Poor Fyff. If he were more confident and less socially awkward and much better looking and less creepy, the stalking might have been perceived as pursuing.

Thankfully, Fyff saves his own life by disarming the bomb. Although the comic book isn't over yet and those explosives are still strapped to Naomi's back.

Green Arrow and Komodo's fight ends how most bow and arrow battles end: fisticuffs. That's because you run out of arrows and it's harder to keep a shitload of arrows on your person than a shit ton of bullets. Also, guys that shoot arrows for a living are pretty good at dodging arrows as well, even when they're the two greatest archers in the world (although Merlyn might be better than Komodo).

Still no secrets revealed! Don't worry! I'll let you know when Komodo spills them!
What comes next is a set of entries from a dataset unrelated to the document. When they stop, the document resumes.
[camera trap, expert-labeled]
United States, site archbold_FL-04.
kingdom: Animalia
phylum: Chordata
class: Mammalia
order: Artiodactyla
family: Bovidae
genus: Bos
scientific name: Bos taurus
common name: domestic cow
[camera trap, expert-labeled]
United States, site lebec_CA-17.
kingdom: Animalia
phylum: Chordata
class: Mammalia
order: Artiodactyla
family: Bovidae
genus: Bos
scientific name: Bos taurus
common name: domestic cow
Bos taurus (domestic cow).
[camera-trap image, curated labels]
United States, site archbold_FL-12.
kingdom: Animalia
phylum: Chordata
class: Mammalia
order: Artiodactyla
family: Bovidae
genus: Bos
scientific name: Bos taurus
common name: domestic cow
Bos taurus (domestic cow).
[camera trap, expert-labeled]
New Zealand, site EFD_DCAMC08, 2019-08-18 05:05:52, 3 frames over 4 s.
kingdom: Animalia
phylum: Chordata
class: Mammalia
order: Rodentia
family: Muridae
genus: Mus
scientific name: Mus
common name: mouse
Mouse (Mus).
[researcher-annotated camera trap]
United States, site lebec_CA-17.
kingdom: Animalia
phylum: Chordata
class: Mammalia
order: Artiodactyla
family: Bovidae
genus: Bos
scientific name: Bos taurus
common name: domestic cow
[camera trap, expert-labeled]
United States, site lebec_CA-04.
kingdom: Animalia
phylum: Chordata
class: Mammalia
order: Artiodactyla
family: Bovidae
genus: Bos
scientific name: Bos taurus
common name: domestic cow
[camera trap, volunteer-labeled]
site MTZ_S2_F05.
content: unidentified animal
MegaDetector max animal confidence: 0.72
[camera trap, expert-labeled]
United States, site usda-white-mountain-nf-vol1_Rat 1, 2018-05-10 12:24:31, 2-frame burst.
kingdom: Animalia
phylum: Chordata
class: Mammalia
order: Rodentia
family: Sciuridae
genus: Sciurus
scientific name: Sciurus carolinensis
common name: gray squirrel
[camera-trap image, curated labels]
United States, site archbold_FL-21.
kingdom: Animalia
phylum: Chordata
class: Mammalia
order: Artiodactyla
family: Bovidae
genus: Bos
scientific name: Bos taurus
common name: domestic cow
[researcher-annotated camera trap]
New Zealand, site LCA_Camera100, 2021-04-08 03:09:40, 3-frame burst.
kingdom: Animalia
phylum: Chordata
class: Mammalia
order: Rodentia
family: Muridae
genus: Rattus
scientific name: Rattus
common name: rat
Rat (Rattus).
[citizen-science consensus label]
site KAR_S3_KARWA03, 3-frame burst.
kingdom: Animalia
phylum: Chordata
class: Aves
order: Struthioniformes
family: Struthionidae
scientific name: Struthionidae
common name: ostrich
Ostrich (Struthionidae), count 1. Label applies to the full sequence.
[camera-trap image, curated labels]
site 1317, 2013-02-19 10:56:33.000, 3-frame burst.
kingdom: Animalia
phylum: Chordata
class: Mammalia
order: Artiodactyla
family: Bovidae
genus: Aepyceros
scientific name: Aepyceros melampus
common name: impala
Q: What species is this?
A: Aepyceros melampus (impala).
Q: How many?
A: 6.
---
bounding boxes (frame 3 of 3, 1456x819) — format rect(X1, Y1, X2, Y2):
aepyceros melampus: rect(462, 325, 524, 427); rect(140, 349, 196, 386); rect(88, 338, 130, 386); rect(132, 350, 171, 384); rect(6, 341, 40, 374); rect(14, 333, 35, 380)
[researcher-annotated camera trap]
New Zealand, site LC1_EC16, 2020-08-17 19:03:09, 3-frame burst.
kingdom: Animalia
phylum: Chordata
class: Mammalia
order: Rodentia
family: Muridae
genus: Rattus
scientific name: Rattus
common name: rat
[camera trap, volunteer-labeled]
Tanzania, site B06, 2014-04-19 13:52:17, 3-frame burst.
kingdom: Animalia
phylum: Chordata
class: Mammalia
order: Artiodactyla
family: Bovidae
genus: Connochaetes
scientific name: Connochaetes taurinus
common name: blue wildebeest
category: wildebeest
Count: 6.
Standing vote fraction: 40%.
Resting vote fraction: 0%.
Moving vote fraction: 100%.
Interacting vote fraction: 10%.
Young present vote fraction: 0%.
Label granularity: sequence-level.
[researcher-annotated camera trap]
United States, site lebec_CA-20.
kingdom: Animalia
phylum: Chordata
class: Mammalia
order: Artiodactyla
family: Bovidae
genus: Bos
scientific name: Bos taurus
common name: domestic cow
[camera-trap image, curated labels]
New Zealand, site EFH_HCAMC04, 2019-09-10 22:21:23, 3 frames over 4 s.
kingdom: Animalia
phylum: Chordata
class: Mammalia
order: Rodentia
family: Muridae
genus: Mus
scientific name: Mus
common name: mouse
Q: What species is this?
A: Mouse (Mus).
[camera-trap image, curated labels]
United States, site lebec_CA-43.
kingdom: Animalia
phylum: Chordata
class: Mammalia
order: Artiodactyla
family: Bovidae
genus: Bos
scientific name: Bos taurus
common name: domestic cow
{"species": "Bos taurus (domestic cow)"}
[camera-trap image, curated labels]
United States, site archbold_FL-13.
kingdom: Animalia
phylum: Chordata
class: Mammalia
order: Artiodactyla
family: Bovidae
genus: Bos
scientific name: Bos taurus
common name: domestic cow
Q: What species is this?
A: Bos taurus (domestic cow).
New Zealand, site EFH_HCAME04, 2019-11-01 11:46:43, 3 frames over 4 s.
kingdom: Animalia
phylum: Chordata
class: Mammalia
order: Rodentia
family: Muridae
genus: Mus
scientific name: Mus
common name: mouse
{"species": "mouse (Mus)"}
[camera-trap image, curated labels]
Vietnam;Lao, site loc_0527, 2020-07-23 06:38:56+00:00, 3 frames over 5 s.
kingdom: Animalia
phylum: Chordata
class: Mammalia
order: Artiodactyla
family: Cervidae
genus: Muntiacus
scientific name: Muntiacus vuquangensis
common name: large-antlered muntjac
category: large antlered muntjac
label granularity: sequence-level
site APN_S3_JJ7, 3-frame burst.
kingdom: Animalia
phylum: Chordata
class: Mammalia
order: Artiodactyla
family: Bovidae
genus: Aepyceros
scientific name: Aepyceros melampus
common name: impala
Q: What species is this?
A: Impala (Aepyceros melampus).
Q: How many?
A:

Eventually Green Arrow cheats at the fist fight and just stabs Komodo in the eye with an arrow. That's just great! You might think you're taking away his depth perception but what you're really doing is giving him an excuse to appear in a future issue with a bionic eye that makes him an even better shot than before! Sheesh! When are these comic book characters ever going to remember that they're in fucking comic books!? And you know that's exactly what's going to happen since Komodo uses one of Ollie's smoke bomb arrows to get away.

Oh! Forget the bionic eye! If I were Komodo, I'd get one of my daughter's eyes transplanted into my face! That's what kids are for, right? Free labor and emergency organs!


The partly new team! Naomi sucks!

I should cut Naomi some slack since the Naomi I disliked was J.T. Krul's Naomi. I actually liked her much better when she was being written by Giffen. I'm sure Naomi and Fyff will be an entertaining Green Arrow tech team.

And that's it. Besides the very beginning of Ollie's trek through the desert where Black Magus had a sheriff named "Butcher" knock him out and drive him to the middle of nowhere. Hopefully next time we'll get some of those fucking secrets and truths about Oliver Queen's father and Magus and Komodo. They've been teased and hinted at longer than a Scott Lobdell forgotten foreshadow!

Green Arrow #20 Rating: +1 Ranking. I almost gave it a +2 ranking since this comic is many light years better than it's been in many light-miles. But I couldn't because it didn't tell me any secrets!